Presenter: Nashon Adero
Rapid advances in automation, big data, mine surveying and mapping technologies have created a compelling research motivation and policy justification for ensuring environmentally responsible mining. Recent developments in East Africa have given mineral resources a new strategic significance. Mineral resource exploration efforts are increasing, complete with dedicated government agencies in charge of mining as a new priority sector for economic growth. Mining sector governance is fast gaining currency and policy relevance as a result. Like most countries in East Africa, Kenya has a young and growing mining sector.

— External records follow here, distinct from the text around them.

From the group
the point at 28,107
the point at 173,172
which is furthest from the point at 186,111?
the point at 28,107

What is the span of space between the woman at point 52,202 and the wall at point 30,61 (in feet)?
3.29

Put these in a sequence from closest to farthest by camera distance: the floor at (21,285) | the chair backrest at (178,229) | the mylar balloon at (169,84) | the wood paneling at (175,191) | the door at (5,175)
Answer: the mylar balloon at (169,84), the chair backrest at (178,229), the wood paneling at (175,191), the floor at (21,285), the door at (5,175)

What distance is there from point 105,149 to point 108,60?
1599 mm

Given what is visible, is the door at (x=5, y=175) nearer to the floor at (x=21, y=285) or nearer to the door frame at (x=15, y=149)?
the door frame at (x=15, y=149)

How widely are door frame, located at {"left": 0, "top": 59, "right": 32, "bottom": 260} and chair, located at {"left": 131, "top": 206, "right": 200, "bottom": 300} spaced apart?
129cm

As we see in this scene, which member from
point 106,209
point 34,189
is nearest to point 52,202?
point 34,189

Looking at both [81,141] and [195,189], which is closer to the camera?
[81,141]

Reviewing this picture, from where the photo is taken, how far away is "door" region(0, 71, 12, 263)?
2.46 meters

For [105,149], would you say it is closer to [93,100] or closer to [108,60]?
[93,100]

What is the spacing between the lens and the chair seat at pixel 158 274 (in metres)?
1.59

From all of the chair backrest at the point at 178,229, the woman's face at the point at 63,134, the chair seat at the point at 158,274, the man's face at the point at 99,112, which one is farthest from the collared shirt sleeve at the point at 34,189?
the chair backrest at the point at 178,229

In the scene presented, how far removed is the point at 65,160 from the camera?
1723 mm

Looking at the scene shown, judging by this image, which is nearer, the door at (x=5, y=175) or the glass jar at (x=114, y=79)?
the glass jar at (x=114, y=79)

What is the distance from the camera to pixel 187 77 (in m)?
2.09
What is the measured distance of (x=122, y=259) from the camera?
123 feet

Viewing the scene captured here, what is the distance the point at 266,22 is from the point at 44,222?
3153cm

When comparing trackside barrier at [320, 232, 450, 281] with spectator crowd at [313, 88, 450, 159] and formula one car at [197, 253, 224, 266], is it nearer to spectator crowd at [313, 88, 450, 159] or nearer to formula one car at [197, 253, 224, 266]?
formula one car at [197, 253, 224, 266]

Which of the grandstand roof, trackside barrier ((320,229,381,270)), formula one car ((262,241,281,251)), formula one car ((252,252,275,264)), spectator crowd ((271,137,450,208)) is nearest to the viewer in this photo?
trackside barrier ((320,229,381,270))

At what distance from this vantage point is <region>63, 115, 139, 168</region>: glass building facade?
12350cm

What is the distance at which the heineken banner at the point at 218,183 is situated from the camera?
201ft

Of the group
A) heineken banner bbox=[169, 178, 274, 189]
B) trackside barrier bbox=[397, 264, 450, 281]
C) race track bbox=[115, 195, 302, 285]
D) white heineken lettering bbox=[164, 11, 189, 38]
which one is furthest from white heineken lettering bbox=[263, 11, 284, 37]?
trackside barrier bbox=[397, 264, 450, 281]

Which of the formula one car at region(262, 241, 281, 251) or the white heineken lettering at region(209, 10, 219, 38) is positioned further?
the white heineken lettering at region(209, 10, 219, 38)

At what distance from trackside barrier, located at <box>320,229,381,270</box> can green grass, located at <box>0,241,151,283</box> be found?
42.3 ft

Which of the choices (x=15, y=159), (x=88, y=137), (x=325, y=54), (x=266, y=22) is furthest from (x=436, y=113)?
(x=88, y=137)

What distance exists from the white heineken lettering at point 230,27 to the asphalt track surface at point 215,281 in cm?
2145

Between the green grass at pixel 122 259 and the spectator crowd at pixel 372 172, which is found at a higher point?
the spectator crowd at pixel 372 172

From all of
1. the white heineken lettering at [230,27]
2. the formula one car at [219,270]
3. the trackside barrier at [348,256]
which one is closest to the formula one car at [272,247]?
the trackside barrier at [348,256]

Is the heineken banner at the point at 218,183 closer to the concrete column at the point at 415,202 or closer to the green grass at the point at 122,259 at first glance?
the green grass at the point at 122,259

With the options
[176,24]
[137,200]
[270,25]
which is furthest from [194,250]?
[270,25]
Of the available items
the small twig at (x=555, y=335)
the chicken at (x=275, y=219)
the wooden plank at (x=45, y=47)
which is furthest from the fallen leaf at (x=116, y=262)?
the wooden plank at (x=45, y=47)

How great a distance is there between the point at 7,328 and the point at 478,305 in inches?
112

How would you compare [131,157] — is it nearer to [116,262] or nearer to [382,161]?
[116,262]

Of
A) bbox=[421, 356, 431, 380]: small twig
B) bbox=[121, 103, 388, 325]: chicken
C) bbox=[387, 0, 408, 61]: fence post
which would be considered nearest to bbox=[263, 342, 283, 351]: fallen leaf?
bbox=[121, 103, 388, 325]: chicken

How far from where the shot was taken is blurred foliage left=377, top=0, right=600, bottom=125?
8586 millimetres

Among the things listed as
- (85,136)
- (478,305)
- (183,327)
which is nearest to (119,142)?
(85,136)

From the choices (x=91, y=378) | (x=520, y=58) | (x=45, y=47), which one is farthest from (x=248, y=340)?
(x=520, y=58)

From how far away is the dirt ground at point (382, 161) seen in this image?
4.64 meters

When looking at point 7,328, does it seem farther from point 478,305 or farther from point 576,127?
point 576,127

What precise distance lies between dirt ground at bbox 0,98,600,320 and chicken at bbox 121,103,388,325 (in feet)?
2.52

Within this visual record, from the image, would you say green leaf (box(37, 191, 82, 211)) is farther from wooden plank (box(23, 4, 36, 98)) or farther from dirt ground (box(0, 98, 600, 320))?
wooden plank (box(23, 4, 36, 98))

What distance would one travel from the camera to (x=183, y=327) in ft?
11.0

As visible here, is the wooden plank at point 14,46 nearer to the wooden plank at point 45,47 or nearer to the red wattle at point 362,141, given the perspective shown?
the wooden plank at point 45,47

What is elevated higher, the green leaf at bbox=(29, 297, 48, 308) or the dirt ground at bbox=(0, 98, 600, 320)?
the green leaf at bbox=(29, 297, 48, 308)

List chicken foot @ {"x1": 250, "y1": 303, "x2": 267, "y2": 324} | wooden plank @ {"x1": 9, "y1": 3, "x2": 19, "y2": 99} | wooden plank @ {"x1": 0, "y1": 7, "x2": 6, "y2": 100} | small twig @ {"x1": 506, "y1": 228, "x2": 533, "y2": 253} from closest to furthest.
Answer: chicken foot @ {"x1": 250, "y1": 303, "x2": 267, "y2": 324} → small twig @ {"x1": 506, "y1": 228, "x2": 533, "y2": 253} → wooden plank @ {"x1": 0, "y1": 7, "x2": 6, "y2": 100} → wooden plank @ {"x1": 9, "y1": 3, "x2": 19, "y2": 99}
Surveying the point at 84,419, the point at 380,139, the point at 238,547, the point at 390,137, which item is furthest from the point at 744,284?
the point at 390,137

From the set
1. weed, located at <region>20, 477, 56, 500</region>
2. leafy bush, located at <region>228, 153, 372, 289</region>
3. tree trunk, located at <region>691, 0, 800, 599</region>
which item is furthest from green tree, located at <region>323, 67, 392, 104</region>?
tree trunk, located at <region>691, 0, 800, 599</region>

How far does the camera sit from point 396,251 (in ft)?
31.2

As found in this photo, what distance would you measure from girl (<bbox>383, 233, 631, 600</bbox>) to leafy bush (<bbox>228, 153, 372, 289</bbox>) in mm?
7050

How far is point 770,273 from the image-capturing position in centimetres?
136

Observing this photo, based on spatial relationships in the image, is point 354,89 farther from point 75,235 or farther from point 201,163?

Kenya’s Mining Act of 2016 is, however, reputed for being the most modern and progressive mining legislation in Africa. The traditional focus of mine planners and investors has been pronounced on short-term project-level optimisation of operations and socioeconomic outcomes. The result has been an excess of fragmentary approaches against a growing deficiency of integrated decision support models based on spatial scales that can effectively address strategic planning needs with a full implementation of systems thinking for a shared understanding of community-wide feedbacks and impacts. To address this growing gap, this case study used spatial and factual data on a mineral-rich county in Kenya to develop a system dynamics model for mine planning.